### EXCERPT

The Pheromone Cologne Smell Test

THE FACTS: Pheromones are naturally occurring chemicals, excreted from the body, that influence the behavior of those who come into contact with said chemicals. There are alarm pheromones, food trail chemicals, and sexy chemicals. YEAH, SCIENCE B*TCH!
THE PRODUCTS: We bought five different colognes that harness the best kinds of pheromones out there — sexy pheromones — and supposedly reproduce the effects of these naturally occurring chemicals into an easy-to-use attractant. 
THE LADIES: JackThreads' Carrie Dennis, Supercompressor's Molly McGlew, and Thrillist's Ali Drucker. Five different colognes were tested by a panel of nice ladies, who then gave us their honest opinion on how the scents made them feel.
THE RANK: Based on the reactions from the ladies, we ranked these from five to one. Five being the lowest and one causing pregnancy. These are the results.

5. Max Attraction Gold - $59.50
Directions: Apply two to four sprays to outer clothing and to the wrists' underside or neck area.
Ingredients: Siloxane, Ethanol, Fragrance Oil, Synthetic Pheromones. 
Thoughts: This smells like the bargain bin at Walgreens. The overly pungent Axe-vibes take us back to the days of high school when 16-year-olds doused themselves with the headache-inducing aerosol cans in the hopes of tricking freshmen girls into a hot date. Gross. 

Smells Like: 
"This is, like, classic men's section of a department store. Very Ralph Lauren. This wouldn't trick me into dating you." - Ali Drucker
"You smell like the nautical section of Macy's... but it's like your mom bought it for you." - Carrie Dennis
"You should be wearing boat shoes with this stuff." - Molly McGlew
Conclusion: Department store cologne might smell nice... but nice doesn't get you anywhere these days. If you want to smell like a man and not like season one Seth Cohen from The O.C., this isn't the way to go.

### DATASET EXTRACT
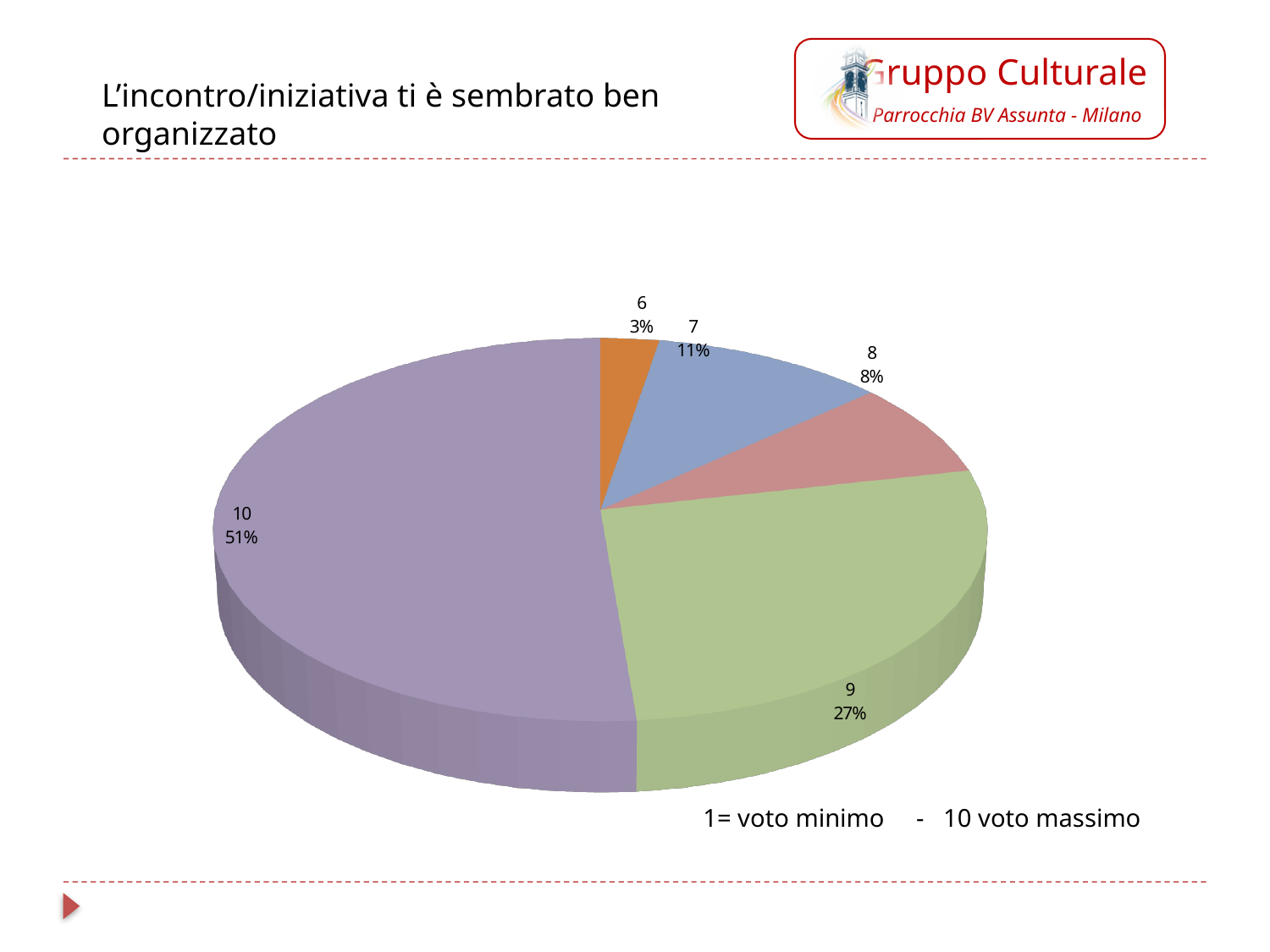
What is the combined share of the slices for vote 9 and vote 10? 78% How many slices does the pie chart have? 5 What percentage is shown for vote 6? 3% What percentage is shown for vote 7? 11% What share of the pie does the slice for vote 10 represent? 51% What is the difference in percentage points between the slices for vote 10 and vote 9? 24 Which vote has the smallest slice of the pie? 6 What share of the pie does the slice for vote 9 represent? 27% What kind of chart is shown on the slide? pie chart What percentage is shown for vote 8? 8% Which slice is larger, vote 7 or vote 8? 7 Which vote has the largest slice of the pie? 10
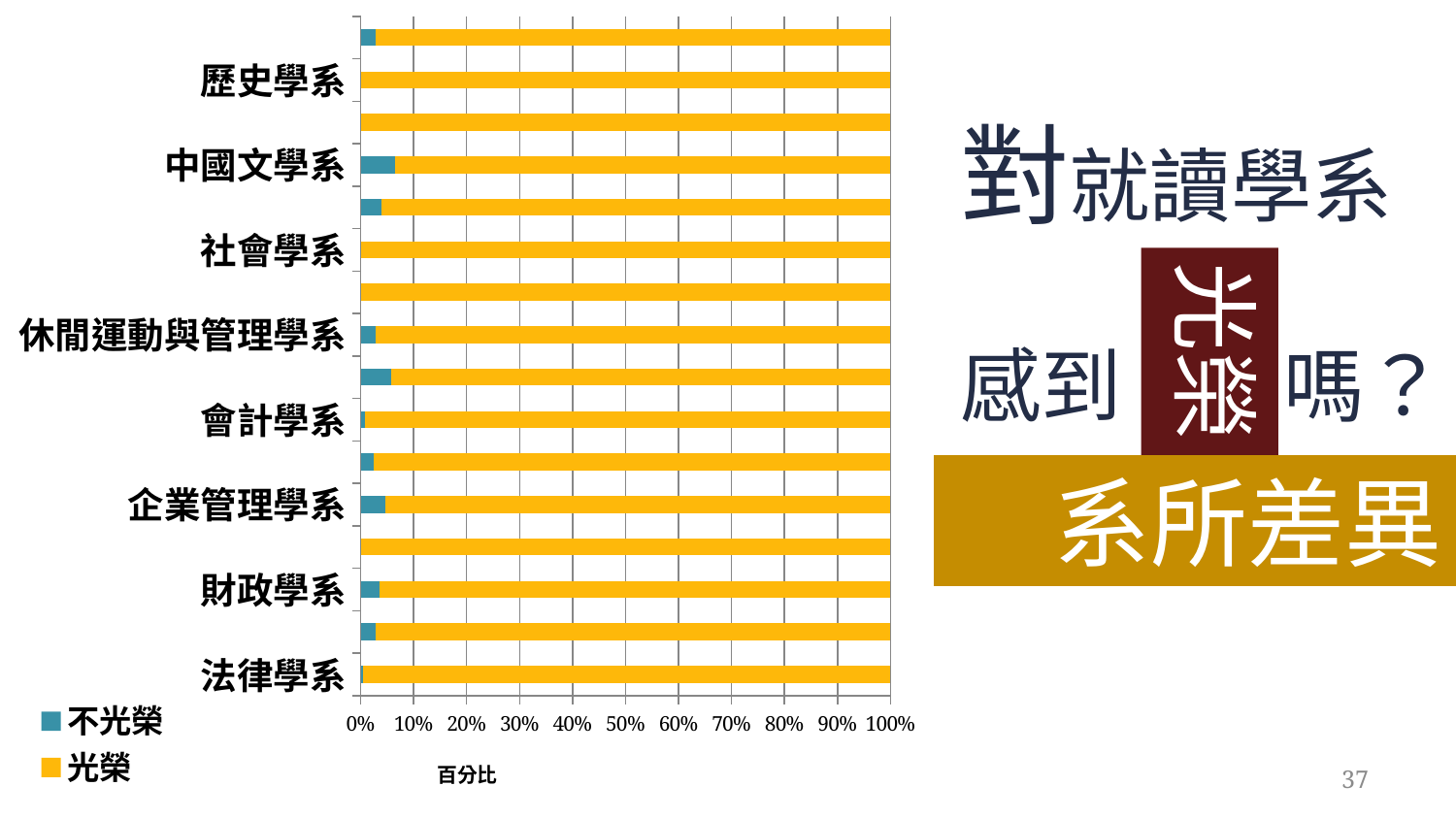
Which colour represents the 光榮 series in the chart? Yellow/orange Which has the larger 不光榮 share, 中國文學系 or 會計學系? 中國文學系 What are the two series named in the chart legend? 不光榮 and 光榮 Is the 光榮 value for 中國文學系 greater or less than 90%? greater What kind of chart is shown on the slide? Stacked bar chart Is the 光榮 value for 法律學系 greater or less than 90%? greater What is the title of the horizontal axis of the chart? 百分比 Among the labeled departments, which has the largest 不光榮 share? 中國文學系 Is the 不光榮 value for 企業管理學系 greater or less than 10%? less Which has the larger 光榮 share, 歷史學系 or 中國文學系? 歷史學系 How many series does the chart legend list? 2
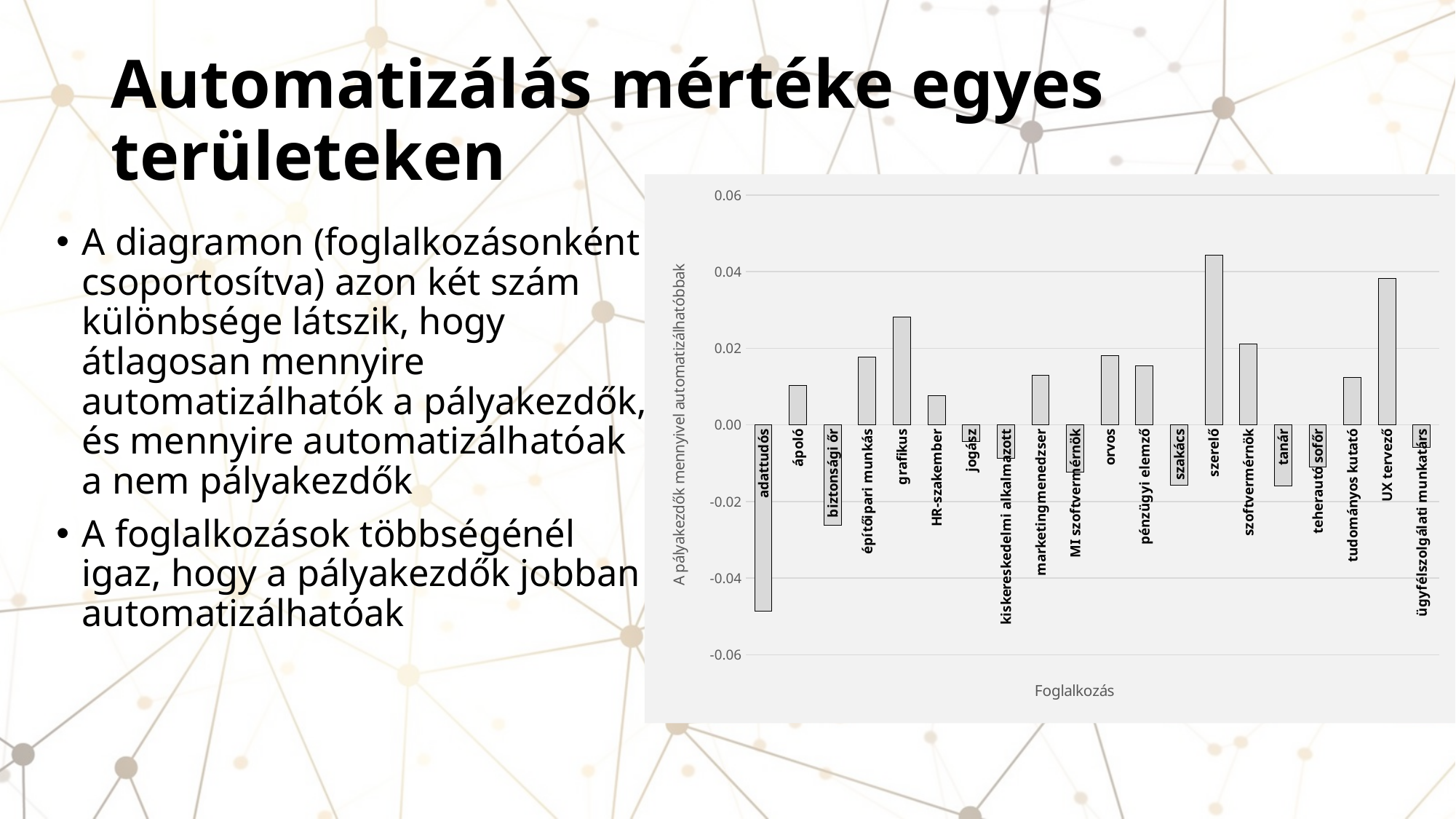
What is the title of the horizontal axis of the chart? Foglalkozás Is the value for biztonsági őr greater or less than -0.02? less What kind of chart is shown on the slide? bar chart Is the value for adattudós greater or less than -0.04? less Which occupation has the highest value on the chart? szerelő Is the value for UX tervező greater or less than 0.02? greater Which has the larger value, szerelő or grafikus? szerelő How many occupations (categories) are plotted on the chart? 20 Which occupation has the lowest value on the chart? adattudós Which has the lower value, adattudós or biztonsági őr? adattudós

### ACTIONS TO TAKE
a) Answer these questions using the pheromone cologne smell test:
(i) What price is listed for Max Attraction Gold?
(ii) Which three people made up the panel that tested the colognes?
(iii) How many sprays do the Max Attraction Gold directions call for?
b) Write out everything in the pheromone cologne smell test from "Thoughts: This smells like" down to "the way to go.".
c) Continue the pheromone cologne smell test from where it stops.

### TASK RESULTS
a)
(i) $59.50
(ii) Carrie Dennis, Molly McGlew, and Ali Drucker
(iii) Two to four sprays

b)
Thoughts: This smells like the bargain bin at Walgreens. The overly pungent Axe-vibes take us back to the days of high school when 16-year-olds doused themselves with the headache-inducing aerosol cans in the hopes of tricking freshmen girls into a hot date. Gross. 

Smells Like: 
"This is, like, classic men's section of a department store. Very Ralph Lauren. This wouldn't trick me into dating you." - Ali Drucker
"You smell like the nautical section of Macy's... but it's like your mom bought it for you." - Carrie Dennis
"You should be wearing boat shoes with this stuff." - Molly McGlew
Conclusion: Department store cologne might smell nice... but nice doesn't get you anywhere these days. If you want to smell like a man and not like season one Seth Cohen from The O.C., this isn't the way to go.

c)
4. Scent of Eros - $17.95
Directions: Apply lightly to inner wrists or behind the ears. 
Ingredients: Androstenone, androstenol and androstadienone.
Thoughts: After some research, it was uncovered that 'androstenol' is a sex pheromone in pigs and is found in large quantities in boar saliva. So, you know... there's that. 

Smells Like: 
"This doesn't affect my sexual desire." - Ali Drucker
"I don't like this one." - Carrie Dennis
"This smells like somebody's little brother." - Molly McGlew
Conclusion: Heck, maybe it was all the boar spit that threw them off? Maybe Scent of Eros is so potent that the panel of pretty ladies had their olfactory glands shut down because they were so steeped in arousal? Naw, it was probably the boar spit. 

3. The Edge - $9.95
Directions: Lightly apply to the wrists or behind the ears.
Ingredients: 0.13 mg pheromones
Thoughts: With a scent comparable to a sweaty man covered in Purell, the fact that this product seemed to use real human pheromones was compelling.

Smells Like:
"I almost smell hand sanitizer. Is that just you?" - Molly McGlew
"I can't pick this one out. It's an attractant? The ingredients say 'human pheromones' — who's the man?" - Carrie Dennis
"It's like you got an expensive haircut and then they gave you a styling product that you definitely don't own." - Ali Drucker
Conclusion: To play devil's advocate, when you meet a hot girl in the wild, you're not excreting Old Spice from your pores. It's believable that real human pheromones would smell very subtle.

2. Max Attract Hypnotic Sex Attractant Cologne - $22.68
Directions: Mist anywhere on body for max results. Should irritation occur, discontinue use. 
Ingredients: Alcohol Denat, Fragrant, Water, Benzopenone-3, Copulandrone, Copuline-alike, Reconstituted Andronone. 
Thoughts: This smell, complicated in its own right, honestly smells like a sweaty handsome man. Not Ryan Gosling handsome. Stephen Dorff handsome. 

Smells Like:
"I feel like this is a step away from a Fabio romance novel." - Ali Drucker
"It's subtle. More sensual. I'm more attracted to you now than with the other one." - Carrie Dennis
"It's a lot more organic... you smell like you work at Whole Foods."  - Molly McGlew
"This, to me, kind of evokes a massage parlor. Or a gift a man would get his girlfriend if he really wanted to give her an oily rubdown." - Ali Drucker
"This starts in a Whole Foods and ends in a handjob." - Molly McGlew
Conclusion: Subtly and manliness is the overarching storyline in this trashy novel. Could this cologne seduce a woman? Sure... probably if a trashy guy is looking for a trashy woman. 

1. Aware Unisex Confidence Enhancer - $31.75
Directions: Use two to five drops. Start with two drops and increase until finding the amount that works best for you. Place drops on your fingers and rub the solution either on the neck area, behind the ears, or wrists. Use of other fragrances will not affect its effectiveness.  
Ingredients: Siloxane, Perfumer's Ethanol, Synthetic Pheromones.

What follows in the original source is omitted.